The second logic circuit 204 is coupled to the fifth output terminal 24 and a sixth input terminal 26 for receiving a soft start end signal SS_END, and outputs the SCP signal SP1 at a sixth output terminal 28, wherein the soft start end signal SS_END indicates whether the DC-DC converter 100 is at the soft start state. For example, when the feedback voltage Vfb is less than the short-circuit protecting threshold voltage Vsth and the soft start end signal SS_END indicates that the DC-DC converter 100 is at the soft start state, the short-circuit detecting circuit 200 outputs the SCP signal SP1 to indicate that there is not a short circuit occurring. On the other hand, when the feedback voltage Vfb is less than the short-circuit protecting threshold voltage Vsth and the soft start end signal SS_END indicates that the DC-DC converter 100 is not at the soft start state, the short-circuit detecting circuit 200 outputs the SCP signal SP1 to indicate that there is a short circuit occurring.
In another preferred embodiment, the second logic circuit 204 includes an inverter 206 and a NAND gate 208. The inverter 206 is coupled to the fifth output terminal 24 and outputs an inverted comparison result signal at a seventh output terminal 30. The NAND gate 208 is coupled to the sixth input terminal 26 and the seventh output terminal 30, and outputs the SCP signal SP1 at the sixth output terminal 28.
Referring to FIG. 1, when the SCP signal SP1 indicates there is not a short circuit occurring, the control circuit 106 outputs the clock signal SU1 with a first clock cycle length at the third output terminal 12 based on the SCP signal SP1, wherein the clock signal SU1 includes two pulse signals CKH, CKL, and these two pulse signals CKH and CKL operates in complementary.

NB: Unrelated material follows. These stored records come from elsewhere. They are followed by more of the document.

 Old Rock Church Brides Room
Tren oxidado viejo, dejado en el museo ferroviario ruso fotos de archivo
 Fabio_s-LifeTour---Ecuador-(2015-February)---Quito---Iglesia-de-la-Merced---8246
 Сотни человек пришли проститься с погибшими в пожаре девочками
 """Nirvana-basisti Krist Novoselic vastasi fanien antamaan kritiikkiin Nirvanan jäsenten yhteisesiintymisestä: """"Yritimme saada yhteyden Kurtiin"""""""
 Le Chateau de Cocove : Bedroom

Under this condition, the first circuit 108 and the second circuit 110 operate in complementary in response to these two respective pulse signals CKH and CKL. During the clock high period of the pulse signal CKH, the first circuit 108 outputs a first current IA1 to charge the capacitor 112 to increase the output voltage Vout.

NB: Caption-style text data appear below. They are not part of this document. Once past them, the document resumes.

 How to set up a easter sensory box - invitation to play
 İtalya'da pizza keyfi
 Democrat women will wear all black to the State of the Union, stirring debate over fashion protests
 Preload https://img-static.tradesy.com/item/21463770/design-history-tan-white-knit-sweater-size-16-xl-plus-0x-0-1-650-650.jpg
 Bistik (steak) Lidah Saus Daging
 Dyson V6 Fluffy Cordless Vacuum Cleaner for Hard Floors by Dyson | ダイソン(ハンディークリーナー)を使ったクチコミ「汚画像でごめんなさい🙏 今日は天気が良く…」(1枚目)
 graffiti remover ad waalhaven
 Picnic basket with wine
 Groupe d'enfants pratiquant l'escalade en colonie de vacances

On the other hand, when the SCP signal SP1 indicates there is a short circuit occurring (which means the feedback voltage Vfb is down to about 0V), the control circuit 106 outputs the clock signal SU1 with a second clock cycle at the third output terminal 12 based on the SCP signal SP1, wherein the clock signal SU1 includes two pulse signals CKH, CKL, and these two pulse signals CKH and CKL operates in complementary. The first circuit 108 stops outputting the first current IA1 in response to the SCP signal SP1, and the short-circuit protecting circuit 104 begins to output a second current IA2 to charge the capacitor 112 in response to the SCP signal SP1. In a preferred embodiment, the second clock cycle length is much longer than the first clock cycle length, and the second current IA2 is relatively smaller than the first current IA1. For example, the second current IA2 is smaller than 1/100 time of the first current IA1. In another preferred embodiment, the second current IA2 is smaller than 1/500 time of the first current IA1.

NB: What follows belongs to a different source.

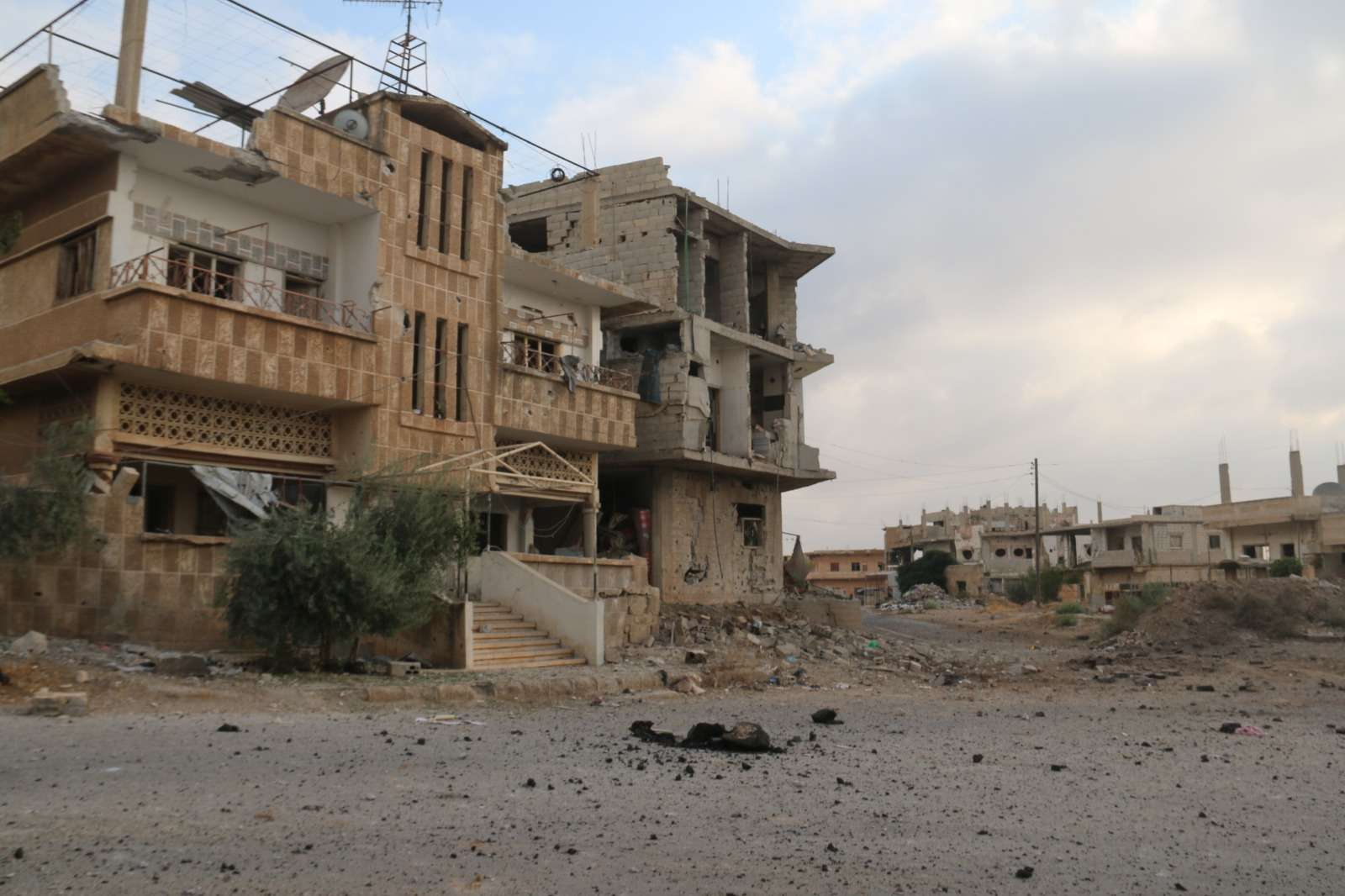 Syria: Humanitarian crisis deepens as government forces escalate attacks on Daraa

In order to illustrate the DC-DC converter 100, the following will introduce the control circuit 106, the first circuit 108, the second circuit 110 and the short-circuit protecting circuit 104 in detail, respectively.
Please refer to FIG. 3, FIG. 3 shows a schematic circuit of the control circuit 106 implemented in the present invention. The control circuit 106 includes a multiplexer (MUX) 302, and a non-overlap gate driver 304, wherein the MUX 302 is coupled to the first input terminal 14A for receiving the SCP signal SP1, the second input terminal 14B for receiving the first PWM signal PM1 and the third input terminal 14C for receiving the second PWM signal PM2, and outputs one of the first PWM signal PM1 and the second PWM signal PM2 at the eighth output terminal 32 based on the SCP signal SP1. The non-overlap gate driver 304 is coupled the eighth output terminal 32, and outputs the clock signal SU1 at a ninth output terminal 34.
In a preferred embodiment, when there is not a short circuit occurring at the output voltage Vout, the MUX outputs the first PWM signal PM1 at the eighth output terminal 32, and the non-overlap gate driver 304 receives the first PWM signal PM1 to output the clock signal SU1 with a first clock cycle length at the ninth output terminal 34. Conversely, when there is a short circuit occurring at the output voltage Vout, the MUX outputs the second PWM signal PM2 at the eighth output terminal 32, and the non-overlap gate driver 304 receives the second PWM signal PM2 to output the clock signal SU1 with a second clock cycle length at the ninth output terminal 34, wherein the second clock cycle length is much longer than the first clock cycle length.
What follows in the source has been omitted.